And goddamn Travis was the most underwhelming villain ever. I don't understand how the writer's could forget the most basic rule: Show don't tell. Almost all of Travis's "feats" happened offscreen. He never came across as a thret, just really lucky. It shows in how much they had to dumb Dexter down in order to give him a chance. They even had to poison him for Travis to stand a shot lol. I was hoping we might at least get flashbacks to Travis' earlier kills but nope. Dammit Gellar should have been real, or he should have at least showed up again to help Travis out. Again, ah well. 




Jon Stark said:


> - Will next season's main antagonist be the intern Louis Greene?



I fucking hope so. He'd make a waaaaaaaaaay better villain than Travis. I hope they bring the other intern chick back too.



Banhammer said:


> Hey, how did Dexter bring a hammer to a wall with cops right next door and no one heard him



If it was drywall it might not have been too hard to just push the hammer through and then tear around the hole.



Jon Stark said:


> You call it shit and yet gave it an above average score.



It's all relative baby


----------



## deceptive (Dec 19, 2011)

hitokugutsu said:


> I can't believe Dexter has turned from one my favorites tv-shows to shitfest in 2 years
> 
> This season had 2 memorable moments at best
> 1) Dexter killing that Nick guy at the ocean and Brian appearing (but didn't deliver the hype in the episode following it)
> ...



These _are_ the same people. Nine writers this season, more than half were on seasons 3-5 as well.


----------



## Kind of a big deal (Dec 19, 2011)

What was up with the syringe that did nothing to Dexter??...

and nonexistent security footage in a new high-tech building? Nobody bothered to check the security footage and see Dexter carrying Travis? How did he even get Travis inside his car? It was freaking the middle of the day.

Super lazy writing.


----------



## Irishwonder (Dec 19, 2011)

Kind of a big deal said:


> What was up with the syringe that did nothing to Dexter??...
> 
> and nonexistent security footage in a new high-tech building? Nobody bothered to check the security footage and see Dexter carrying Travis? How did he even get Travis inside his car? It was freaking the middle of the day.
> 
> Super lazy writing.



Dexter didn't inject himself, he only made it look like he did.


----------



## Raging Bird (Dec 19, 2011)

Season finale was amazing.


----------



## Black Wraith (Dec 19, 2011)

Awesome ending.

I loved the poetry of Dexter saying 'Oh God' when he saw Deb.


----------



## FitzChivalry (Dec 19, 2011)

> I loved the poetry of Dexter saying *'Oh God'* when he saw Deb.


The irony of him uttering those specific words was through the roof.


----------



## Mastic (Dec 19, 2011)

As most have mentioned, the only worthy thing of mention is the last 10 seconds. Rest of episode was lackluster. Deb seemed like she was a high school virgin or some shit fidgeting around Dex. 

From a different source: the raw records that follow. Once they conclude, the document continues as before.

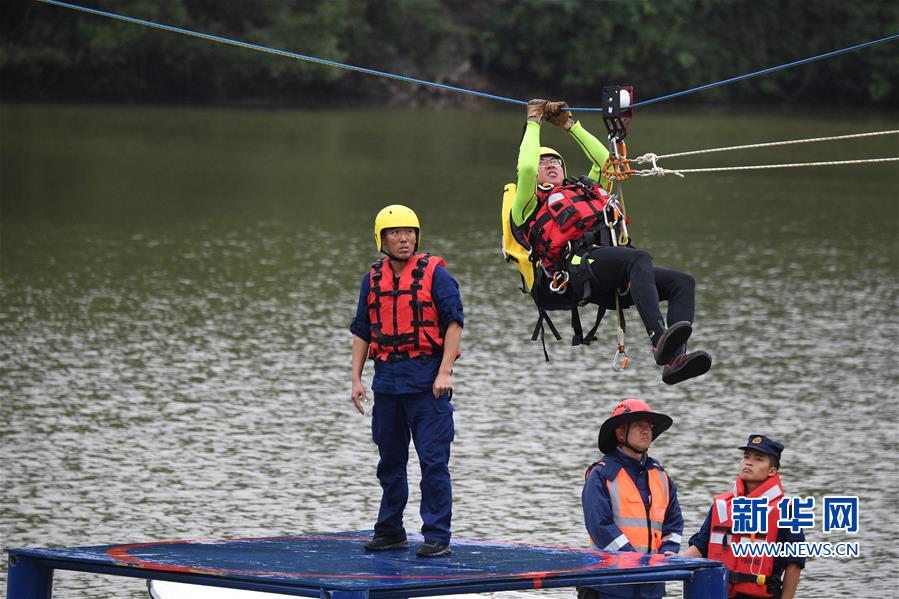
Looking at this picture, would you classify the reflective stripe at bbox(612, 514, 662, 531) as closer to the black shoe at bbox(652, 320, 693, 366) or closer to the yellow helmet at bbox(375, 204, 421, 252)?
the black shoe at bbox(652, 320, 693, 366)

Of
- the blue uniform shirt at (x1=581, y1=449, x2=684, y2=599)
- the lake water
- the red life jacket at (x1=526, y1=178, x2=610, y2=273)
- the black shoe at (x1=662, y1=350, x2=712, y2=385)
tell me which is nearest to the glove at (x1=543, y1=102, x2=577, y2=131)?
the red life jacket at (x1=526, y1=178, x2=610, y2=273)

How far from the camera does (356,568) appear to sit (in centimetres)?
877

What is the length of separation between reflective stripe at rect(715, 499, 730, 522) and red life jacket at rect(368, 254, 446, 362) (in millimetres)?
1844

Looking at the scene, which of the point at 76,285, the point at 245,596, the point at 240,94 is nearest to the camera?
the point at 245,596

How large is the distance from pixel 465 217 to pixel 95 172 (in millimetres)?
11728

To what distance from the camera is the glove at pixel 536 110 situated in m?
10.2

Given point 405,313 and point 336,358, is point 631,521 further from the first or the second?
point 336,358

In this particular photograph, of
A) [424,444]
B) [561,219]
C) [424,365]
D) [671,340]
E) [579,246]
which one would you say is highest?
[561,219]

Wonder how she is gonna react to his DP and more importantly what Dexter is gonna say. The "oh God" was perfect. 

Atleast it looks like the intern is sticking around, the same for Batistia's sis. 

Damn I wish they could transfer Quinn, he really hasnt done shit this entire season.


----------



## Nae'blis (Dec 20, 2011)

Even in death Travis was underwhelming. Dexter is hovering over him with a knife and he doesn't say anything? lol. All I wanted to see this episode was  Dexter finding the prosthesis, now I have to wait 10 months to find out fml


----------



## Grape (Dec 20, 2011)

Mastic said:


> As most have mentioned, the only worthy thing of mention is the last 10 seconds. Rest of episode was lackluster. Deb seemed like she was a high school virgin or some shit fidgeting around Dex.
> 
> Wonder how she is gonna react to his DP and more importantly what Dexter is gonna say. The "oh God" was perfect.
> 
> ...



He was hilarious up to about half way through the season.


----------



## Nae'blis (Dec 21, 2011)

Deb has really bad luck when it comes to men. If she wasn't suicidal, she is now.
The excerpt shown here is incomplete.